- SOURCE EXTRACT -
■ ■ ■
Nvidia on Tuesday briefly became the first chipmaker to join the trillion-dollar club, as the company bets on a surge in demand for its AI chips that power chatbot sensation ChatGPT and many other applications.
The gaming and AI chip maker’s shares rose as much as 7.7% to a record high of $419.38, adding to sharp gains from last week and lifting stocks of chipmakers and other AI companies. The stock, however, pared gains and closed at $401.11, giving it a valuation of below $1 trillion.
The latest surge in Nvidia’s shares that powered the company past the trillion-dollar mark followed its revenue forecast last week that surpassed estimates by more than 50%, a feat that Wall Street analysts called “unfathomable” and “cosmological.”
By comparison, the next largest chipmaker globally – Taiwan Semiconductor Manufacturing – is valued at about $535 billion.
The meteoric rise in Nvidia’s shares in the past week has pushed its valuation past its peers and prompted analysts to raise their price targets on the stock.
The highest price target values the company at about $1.6 trillion, on par with Google-parent Alphabet.
Nvidia’s forward price-to-earnings multiple (P/E), a common benchmark for valuing stocks, is 47.49 – significantly above that of peers Qualcomm and Intel Iand also above the sector median of 18.09, according to Refinitiv data.
Despite the sky-high valuation, analysts believe Nvidia’s AI chips business has room for growth as generative AI technology is still at a nascent stage with wide adoption expected in the years to come.
“While the company’s valuation looks lofty at the moment, we think Nvidia has the earnings firepower as the adoption of its AI GPU remains in the very early innings,” Kinngai Chan, senior research analyst at Summit Insights Group, said.
■ ■ ■
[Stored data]
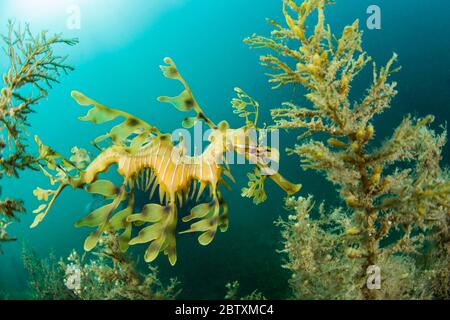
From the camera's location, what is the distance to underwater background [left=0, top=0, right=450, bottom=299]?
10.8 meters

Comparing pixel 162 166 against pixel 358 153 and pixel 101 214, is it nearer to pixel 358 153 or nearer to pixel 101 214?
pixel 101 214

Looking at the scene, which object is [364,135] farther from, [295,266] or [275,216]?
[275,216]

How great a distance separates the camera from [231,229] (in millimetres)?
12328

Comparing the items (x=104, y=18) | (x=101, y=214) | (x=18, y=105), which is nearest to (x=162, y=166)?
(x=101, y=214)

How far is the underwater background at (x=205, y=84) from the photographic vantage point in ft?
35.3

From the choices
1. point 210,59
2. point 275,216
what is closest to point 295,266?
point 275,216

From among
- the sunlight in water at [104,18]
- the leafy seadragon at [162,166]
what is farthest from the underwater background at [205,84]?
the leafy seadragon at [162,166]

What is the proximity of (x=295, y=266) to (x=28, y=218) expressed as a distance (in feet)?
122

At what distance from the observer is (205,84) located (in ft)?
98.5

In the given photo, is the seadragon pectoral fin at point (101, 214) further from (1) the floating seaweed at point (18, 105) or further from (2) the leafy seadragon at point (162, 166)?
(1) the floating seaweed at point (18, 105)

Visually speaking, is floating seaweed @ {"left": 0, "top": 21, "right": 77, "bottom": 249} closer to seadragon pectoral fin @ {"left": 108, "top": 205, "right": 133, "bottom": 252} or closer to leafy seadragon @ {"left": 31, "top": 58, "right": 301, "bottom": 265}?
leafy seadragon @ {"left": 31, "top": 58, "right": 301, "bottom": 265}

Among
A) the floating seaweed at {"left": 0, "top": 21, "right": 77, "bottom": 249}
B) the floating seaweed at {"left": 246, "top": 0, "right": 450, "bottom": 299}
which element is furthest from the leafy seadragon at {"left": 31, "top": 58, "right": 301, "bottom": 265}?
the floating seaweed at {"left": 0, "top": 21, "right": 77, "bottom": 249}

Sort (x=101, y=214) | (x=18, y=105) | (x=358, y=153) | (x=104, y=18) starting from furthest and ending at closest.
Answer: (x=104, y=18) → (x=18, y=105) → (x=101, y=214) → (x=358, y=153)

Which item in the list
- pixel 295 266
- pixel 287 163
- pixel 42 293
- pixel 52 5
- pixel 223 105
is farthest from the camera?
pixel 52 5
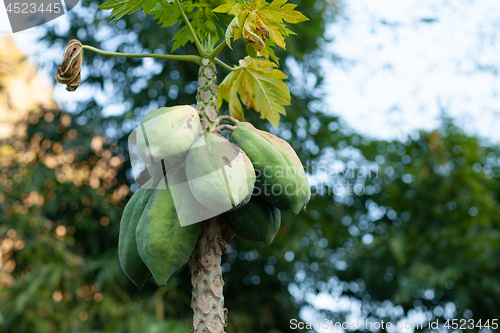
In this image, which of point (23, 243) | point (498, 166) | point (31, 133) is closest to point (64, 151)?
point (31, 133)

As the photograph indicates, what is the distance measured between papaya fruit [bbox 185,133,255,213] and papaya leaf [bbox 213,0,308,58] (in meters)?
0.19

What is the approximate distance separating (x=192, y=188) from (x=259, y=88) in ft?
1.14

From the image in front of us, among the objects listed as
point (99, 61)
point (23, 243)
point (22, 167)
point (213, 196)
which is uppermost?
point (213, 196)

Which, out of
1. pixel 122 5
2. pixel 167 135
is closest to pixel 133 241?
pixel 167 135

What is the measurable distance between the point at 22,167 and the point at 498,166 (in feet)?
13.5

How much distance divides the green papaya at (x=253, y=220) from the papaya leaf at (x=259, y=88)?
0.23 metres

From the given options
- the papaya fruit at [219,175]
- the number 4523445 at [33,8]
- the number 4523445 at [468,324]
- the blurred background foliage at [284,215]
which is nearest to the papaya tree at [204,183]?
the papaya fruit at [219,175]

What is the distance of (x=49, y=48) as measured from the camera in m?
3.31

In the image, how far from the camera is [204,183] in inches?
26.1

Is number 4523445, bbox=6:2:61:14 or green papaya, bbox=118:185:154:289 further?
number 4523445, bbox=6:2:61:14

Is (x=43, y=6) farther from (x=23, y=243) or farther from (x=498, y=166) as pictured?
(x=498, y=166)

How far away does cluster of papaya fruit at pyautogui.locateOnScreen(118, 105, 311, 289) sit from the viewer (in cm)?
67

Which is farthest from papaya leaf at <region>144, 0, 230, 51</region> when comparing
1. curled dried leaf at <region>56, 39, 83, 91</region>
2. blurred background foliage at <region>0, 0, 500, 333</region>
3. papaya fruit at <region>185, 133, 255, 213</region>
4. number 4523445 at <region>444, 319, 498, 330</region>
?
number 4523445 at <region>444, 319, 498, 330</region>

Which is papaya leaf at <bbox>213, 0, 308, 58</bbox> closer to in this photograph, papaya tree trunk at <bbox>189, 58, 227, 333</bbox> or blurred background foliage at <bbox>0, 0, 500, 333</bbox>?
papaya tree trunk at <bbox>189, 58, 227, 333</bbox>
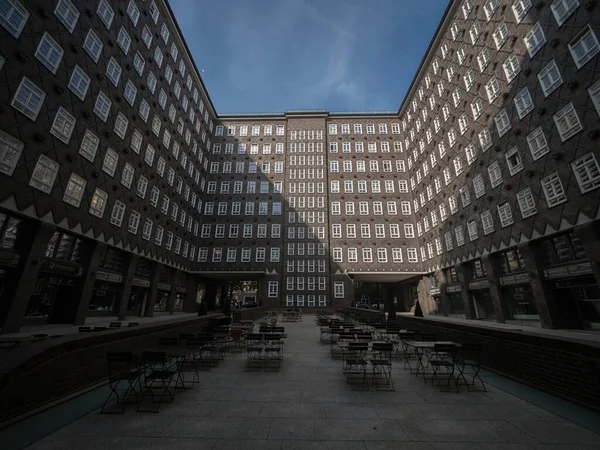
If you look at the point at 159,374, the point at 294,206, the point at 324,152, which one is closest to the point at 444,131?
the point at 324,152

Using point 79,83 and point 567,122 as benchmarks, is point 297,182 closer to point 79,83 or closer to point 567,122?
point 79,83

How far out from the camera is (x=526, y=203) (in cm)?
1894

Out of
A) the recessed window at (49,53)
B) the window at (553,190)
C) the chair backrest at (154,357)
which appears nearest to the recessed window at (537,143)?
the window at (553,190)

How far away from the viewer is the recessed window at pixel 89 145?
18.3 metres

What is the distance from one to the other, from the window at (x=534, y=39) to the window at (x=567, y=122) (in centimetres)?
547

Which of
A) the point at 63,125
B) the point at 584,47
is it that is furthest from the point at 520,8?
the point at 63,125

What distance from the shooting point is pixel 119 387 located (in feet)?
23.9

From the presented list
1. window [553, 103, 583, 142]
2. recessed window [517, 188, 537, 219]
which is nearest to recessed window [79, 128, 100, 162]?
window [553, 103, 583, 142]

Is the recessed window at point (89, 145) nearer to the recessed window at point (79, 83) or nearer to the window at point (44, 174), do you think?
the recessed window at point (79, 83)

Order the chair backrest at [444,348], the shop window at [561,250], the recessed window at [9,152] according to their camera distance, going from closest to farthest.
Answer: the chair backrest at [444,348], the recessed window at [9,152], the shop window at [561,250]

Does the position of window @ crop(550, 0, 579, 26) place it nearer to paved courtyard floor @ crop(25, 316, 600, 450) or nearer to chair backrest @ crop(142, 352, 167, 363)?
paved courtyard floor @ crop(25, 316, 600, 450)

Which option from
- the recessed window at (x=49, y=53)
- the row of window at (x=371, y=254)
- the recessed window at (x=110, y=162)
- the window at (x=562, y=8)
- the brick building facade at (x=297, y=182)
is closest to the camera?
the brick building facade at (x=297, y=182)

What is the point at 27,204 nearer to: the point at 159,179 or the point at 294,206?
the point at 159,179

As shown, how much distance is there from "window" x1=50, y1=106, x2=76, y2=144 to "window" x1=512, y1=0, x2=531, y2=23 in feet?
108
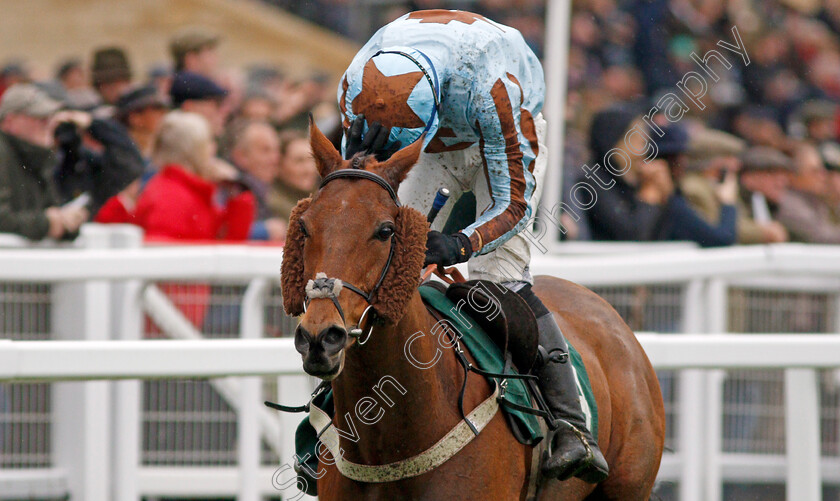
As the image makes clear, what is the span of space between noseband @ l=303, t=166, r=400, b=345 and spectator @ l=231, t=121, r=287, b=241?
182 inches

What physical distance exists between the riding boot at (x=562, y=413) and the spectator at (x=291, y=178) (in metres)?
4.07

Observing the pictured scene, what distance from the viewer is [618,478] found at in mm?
■ ■ ■
- ACTIVITIES -
1) How would you put this sentence from the Nvidia article into Spanish: "By comparison, the next largest chipmaker globally – Taiwan Semiconductor Manufacturing – is valued at about $535 billion."
2) Can you extend the Nvidia article, picking up right after its final sentence?

- EXERCISE RESULTS -
1) En comparación, el siguiente mayor fabricante de chips del mundo, Taiwan Semiconductor Manufacturing, está valorado en unos 535.000 millones de dólares.

2)
Led by Jensen Huang, Nvidia, a powerhouse in videogame chips, pivoted to the data center market over the last few years.
The company’s business rapidly expanded during the pandemic when gaming took off, cloud adoption surged and crypto enthusiasts turned to its chips for mining coins. Huang’s bets on AI is expected to fuel growth in the coming months.
OpenAI-owned ChatGPT’s rapid success has prompted tech giants such as Alphabet and Microsoft to make the most of generative AI, which can engage in human-like conversation and craft everything from jokes to poetry.
Nvidia joins an elite group comprising Apple, Alphabet, Microsoft and Amazon.
Nvidia’s shares rose about 25% last week sparking a rally in AI-related stocks and boosted other chipmakers, helping the Philadelphia SE Semiconductor index close on Friday at its highest in over a year.
“Technical traders and AI mania have pushed Nvidia toward the $1 trillion cap and it is not inexpensive,” said Jim Kelleher, analyst at Argus Research.